*What you will do*. Copy every one of the following entries word for word, leaving out the pictures.
___ Supplied data ___
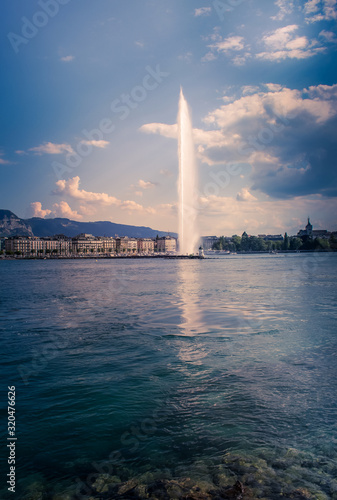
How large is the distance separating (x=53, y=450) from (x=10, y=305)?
17.3 m

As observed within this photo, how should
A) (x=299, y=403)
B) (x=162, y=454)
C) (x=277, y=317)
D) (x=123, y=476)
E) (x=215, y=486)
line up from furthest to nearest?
(x=277, y=317), (x=299, y=403), (x=162, y=454), (x=123, y=476), (x=215, y=486)

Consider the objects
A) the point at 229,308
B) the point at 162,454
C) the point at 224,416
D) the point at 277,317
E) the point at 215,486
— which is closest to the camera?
the point at 215,486

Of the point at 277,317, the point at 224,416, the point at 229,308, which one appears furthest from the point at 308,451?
the point at 229,308

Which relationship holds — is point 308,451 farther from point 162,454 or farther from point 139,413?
point 139,413

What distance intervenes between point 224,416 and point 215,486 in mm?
1858

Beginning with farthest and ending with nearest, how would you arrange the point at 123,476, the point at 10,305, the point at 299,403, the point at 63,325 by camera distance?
the point at 10,305, the point at 63,325, the point at 299,403, the point at 123,476

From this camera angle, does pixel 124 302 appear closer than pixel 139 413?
No

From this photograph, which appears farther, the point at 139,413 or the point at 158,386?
the point at 158,386

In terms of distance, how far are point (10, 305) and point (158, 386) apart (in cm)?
1596

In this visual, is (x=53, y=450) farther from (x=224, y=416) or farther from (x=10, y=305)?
(x=10, y=305)

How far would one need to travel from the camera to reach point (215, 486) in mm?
4238

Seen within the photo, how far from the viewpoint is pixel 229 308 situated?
18.2 m

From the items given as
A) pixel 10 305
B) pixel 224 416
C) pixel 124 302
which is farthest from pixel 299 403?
pixel 10 305

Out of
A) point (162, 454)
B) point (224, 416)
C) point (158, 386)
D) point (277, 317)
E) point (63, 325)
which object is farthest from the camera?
point (277, 317)
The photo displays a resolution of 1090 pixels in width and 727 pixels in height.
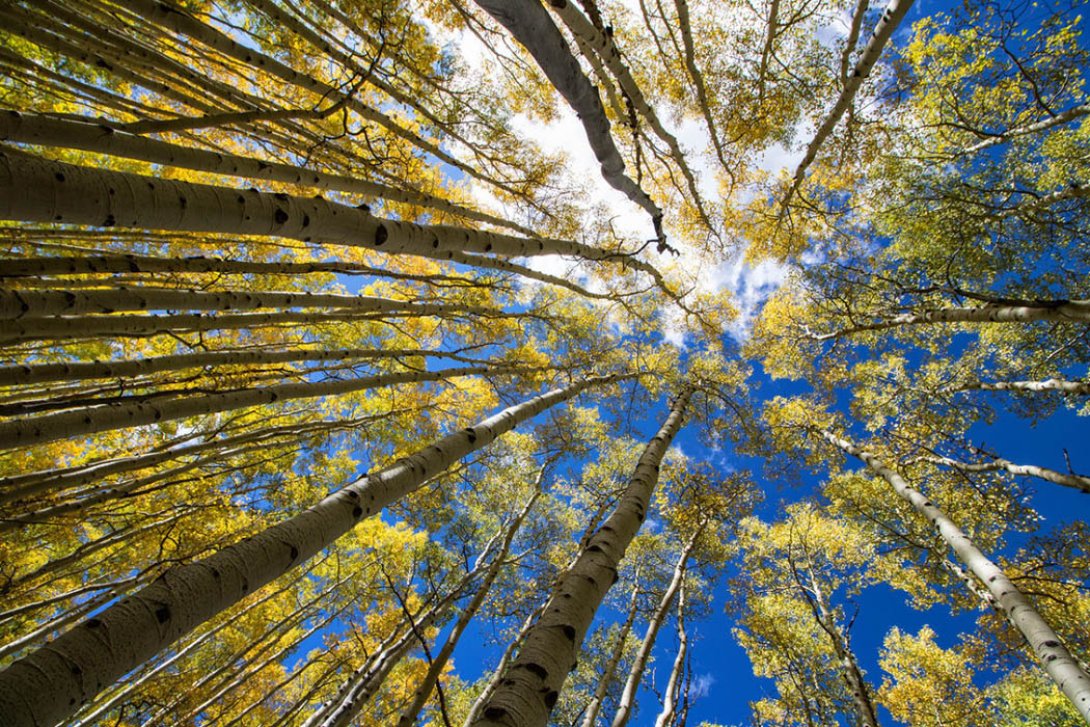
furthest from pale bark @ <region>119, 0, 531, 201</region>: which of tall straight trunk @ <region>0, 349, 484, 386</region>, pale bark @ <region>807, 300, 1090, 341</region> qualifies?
pale bark @ <region>807, 300, 1090, 341</region>

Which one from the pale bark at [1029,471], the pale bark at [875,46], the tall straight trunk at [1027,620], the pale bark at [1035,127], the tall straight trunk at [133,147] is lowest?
the tall straight trunk at [133,147]

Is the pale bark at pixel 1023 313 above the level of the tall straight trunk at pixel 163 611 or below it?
above

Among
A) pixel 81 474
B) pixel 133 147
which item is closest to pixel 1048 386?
pixel 133 147

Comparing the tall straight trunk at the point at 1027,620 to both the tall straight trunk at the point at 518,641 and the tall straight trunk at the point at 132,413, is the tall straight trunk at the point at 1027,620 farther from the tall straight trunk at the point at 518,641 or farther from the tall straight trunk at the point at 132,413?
the tall straight trunk at the point at 132,413

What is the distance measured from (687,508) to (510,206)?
589 cm

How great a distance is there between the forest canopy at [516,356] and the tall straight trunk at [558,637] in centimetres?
2

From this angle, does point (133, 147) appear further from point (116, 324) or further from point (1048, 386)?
point (1048, 386)

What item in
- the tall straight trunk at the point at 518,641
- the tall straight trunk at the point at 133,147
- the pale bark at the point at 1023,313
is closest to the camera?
the tall straight trunk at the point at 133,147

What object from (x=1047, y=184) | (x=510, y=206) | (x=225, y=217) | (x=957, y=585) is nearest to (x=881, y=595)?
(x=957, y=585)

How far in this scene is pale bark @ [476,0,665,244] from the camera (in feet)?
9.04

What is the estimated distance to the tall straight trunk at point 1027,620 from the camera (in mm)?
3049

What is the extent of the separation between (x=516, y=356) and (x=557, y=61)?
515 centimetres

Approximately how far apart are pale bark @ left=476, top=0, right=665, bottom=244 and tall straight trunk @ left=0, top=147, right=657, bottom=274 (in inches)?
59.8

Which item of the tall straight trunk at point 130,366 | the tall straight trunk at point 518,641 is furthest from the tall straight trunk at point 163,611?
the tall straight trunk at point 130,366
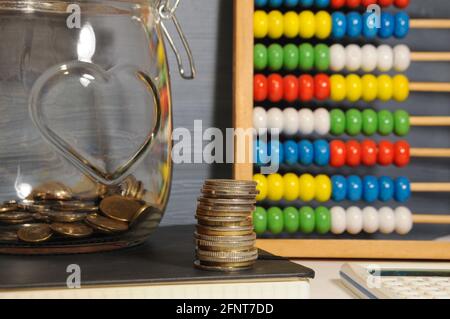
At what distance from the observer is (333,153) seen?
1.30m

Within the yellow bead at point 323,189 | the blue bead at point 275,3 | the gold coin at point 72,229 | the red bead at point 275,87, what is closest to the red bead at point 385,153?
the yellow bead at point 323,189

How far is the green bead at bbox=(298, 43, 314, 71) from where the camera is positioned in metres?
1.29

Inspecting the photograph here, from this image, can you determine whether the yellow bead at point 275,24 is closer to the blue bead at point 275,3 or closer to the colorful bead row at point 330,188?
the blue bead at point 275,3

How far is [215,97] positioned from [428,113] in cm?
41

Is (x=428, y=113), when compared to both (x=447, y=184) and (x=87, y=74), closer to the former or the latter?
(x=447, y=184)

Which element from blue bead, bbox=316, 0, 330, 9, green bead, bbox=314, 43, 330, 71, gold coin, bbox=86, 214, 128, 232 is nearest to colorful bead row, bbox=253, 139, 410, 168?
green bead, bbox=314, 43, 330, 71

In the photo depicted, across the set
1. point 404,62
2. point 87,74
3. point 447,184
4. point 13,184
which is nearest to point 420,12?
point 404,62

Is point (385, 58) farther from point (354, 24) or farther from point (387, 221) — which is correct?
point (387, 221)

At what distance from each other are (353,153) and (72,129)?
54cm

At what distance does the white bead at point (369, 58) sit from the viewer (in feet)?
4.37

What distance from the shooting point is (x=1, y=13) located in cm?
97

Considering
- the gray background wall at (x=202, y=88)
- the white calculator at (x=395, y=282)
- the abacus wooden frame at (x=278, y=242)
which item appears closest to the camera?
the white calculator at (x=395, y=282)

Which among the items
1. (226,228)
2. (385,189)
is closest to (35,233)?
(226,228)

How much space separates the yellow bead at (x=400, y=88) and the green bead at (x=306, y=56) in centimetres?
16
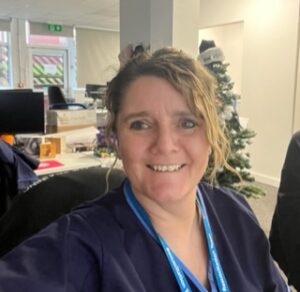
___
*Written reply*.
How large is the distance separating (x=53, y=450) from (x=10, y=305)?
17.3 m

As observed within this photo, how should
A) (x=299, y=403)
B) (x=162, y=454)
C) (x=277, y=317)
D) (x=123, y=476)
E) (x=215, y=486)
line up from furthest to nearest?
(x=277, y=317), (x=299, y=403), (x=162, y=454), (x=123, y=476), (x=215, y=486)

Consider the objects
A) the point at 229,308
B) the point at 162,454
C) the point at 224,416
D) the point at 277,317
E) the point at 215,486
— which is closest to the camera?
the point at 215,486

Of the point at 277,317, the point at 224,416, the point at 229,308, which one appears furthest from the point at 308,451?
the point at 229,308

Which relationship holds — is point 308,451 farther from point 162,454 or farther from point 139,413?
point 139,413

What distance intervenes between point 224,416 and point 215,486 in mm?
1858

Beginning with farthest and ending with nearest, how would you arrange the point at 123,476, the point at 10,305, the point at 299,403, the point at 63,325 by camera distance?
the point at 10,305, the point at 63,325, the point at 299,403, the point at 123,476

From this camera angle, does pixel 124 302 appear closer than pixel 139 413?
No

From this photograph, which appears farther, the point at 139,413 or the point at 158,386?
the point at 158,386

In terms of distance, how far are point (10, 305) and point (158, 386) apart (in cm)?
1596

In this visual, is (x=53, y=450) farther from (x=224, y=416) or farther from (x=10, y=305)?
(x=10, y=305)

How far would one need to travel from the camera to reach point (215, 486) in mm?
4238

Seen within the photo, how far from the viewpoint is pixel 229 308 situated?
18.2 m

From the items given as
A) pixel 10 305
B) pixel 224 416
C) pixel 124 302
which is farthest from pixel 299 403?
pixel 10 305

Out of
A) point (162, 454)
B) point (224, 416)
C) point (158, 386)
D) point (277, 317)
E) point (63, 325)
which object is farthest from the camera?
point (277, 317)
The photo displays a resolution of 1090 pixels in width and 727 pixels in height.
furthest from pale bark @ <region>119, 0, 531, 201</region>: which of tall straight trunk @ <region>0, 349, 484, 386</region>, pale bark @ <region>807, 300, 1090, 341</region> qualifies?
pale bark @ <region>807, 300, 1090, 341</region>

Which one from the pale bark at [1029,471], the pale bark at [875,46], the tall straight trunk at [1027,620], the pale bark at [1035,127], the tall straight trunk at [133,147] is lowest?
the tall straight trunk at [133,147]

Is the pale bark at pixel 1023 313 above the level of the tall straight trunk at pixel 163 611 or below it?
above

Among
A) pixel 81 474
B) pixel 133 147
which item is closest to pixel 1048 386?
pixel 133 147

Comparing the tall straight trunk at the point at 1027,620 to both the tall straight trunk at the point at 518,641 and the tall straight trunk at the point at 132,413, is the tall straight trunk at the point at 1027,620 farther from the tall straight trunk at the point at 518,641 or farther from the tall straight trunk at the point at 132,413?
the tall straight trunk at the point at 132,413

What is the distance measured from (687,508) to (510,206)?
589 cm

How great a distance is there between the forest canopy at [516,356] and the tall straight trunk at [558,637] in centimetres?
2

From this angle, does point (133, 147) appear further from point (116, 324) or further from point (1048, 386)?
point (1048, 386)

What item in
- the tall straight trunk at the point at 518,641
- the tall straight trunk at the point at 133,147
- the pale bark at the point at 1023,313
is closest to the camera?
the tall straight trunk at the point at 133,147

What object from (x=1047, y=184) | (x=510, y=206) | (x=225, y=217) | (x=957, y=585) is nearest to (x=881, y=595)?
(x=957, y=585)

How far in this scene is pale bark @ [476,0,665,244] from the camera (in feet)?
9.04

What is the estimated distance to the tall straight trunk at point 1027,620 from the camera (in mm)?
3049

What is the extent of the separation between (x=516, y=356) and (x=557, y=61)?
515 centimetres

Approximately how far apart are pale bark @ left=476, top=0, right=665, bottom=244 and tall straight trunk @ left=0, top=147, right=657, bottom=274 (in inches)?
59.8

Which item of the tall straight trunk at point 130,366 | the tall straight trunk at point 518,641 is furthest from the tall straight trunk at point 163,611?
the tall straight trunk at point 130,366
At what distance from the observer is (333,153) seen?
1.30m

Within the yellow bead at point 323,189 | the blue bead at point 275,3 | the gold coin at point 72,229 | the red bead at point 275,87, what is closest to the red bead at point 385,153?
the yellow bead at point 323,189

How far is the green bead at bbox=(298, 43, 314, 71) from where the camera is positioned in metres?
1.29

Inspecting the photograph here, from this image, can you determine whether the yellow bead at point 275,24 is closer to the blue bead at point 275,3 or closer to the colorful bead row at point 330,188?
the blue bead at point 275,3

How far is [215,97] positioned from [428,113] in cm?
41

Is (x=428, y=113), when compared to both (x=447, y=184) and (x=87, y=74), closer to the former or the latter?
(x=447, y=184)

Which element from blue bead, bbox=316, 0, 330, 9, green bead, bbox=314, 43, 330, 71, gold coin, bbox=86, 214, 128, 232 is nearest to colorful bead row, bbox=253, 139, 410, 168?
green bead, bbox=314, 43, 330, 71

In the photo depicted, across the set
1. point 404,62
2. point 87,74
3. point 447,184
4. point 13,184
which is nearest to point 420,12?
point 404,62

Is point (385, 58) farther from point (354, 24) or farther from point (387, 221) — which is correct?
point (387, 221)

At what distance from each other are (353,153) and (72,129)?
54cm

At what distance does the white bead at point (369, 58) sit from the viewer (in feet)?
4.37

What distance from the shooting point is (x=1, y=13) located in cm?
97

Considering
- the gray background wall at (x=202, y=88)
- the white calculator at (x=395, y=282)
- the abacus wooden frame at (x=278, y=242)
which item appears closest to the camera?
the white calculator at (x=395, y=282)

Which among the items
1. (226,228)
2. (385,189)
is closest to (35,233)?
(226,228)

How much space separates the yellow bead at (x=400, y=88) and the green bead at (x=306, y=56) in centimetres?
16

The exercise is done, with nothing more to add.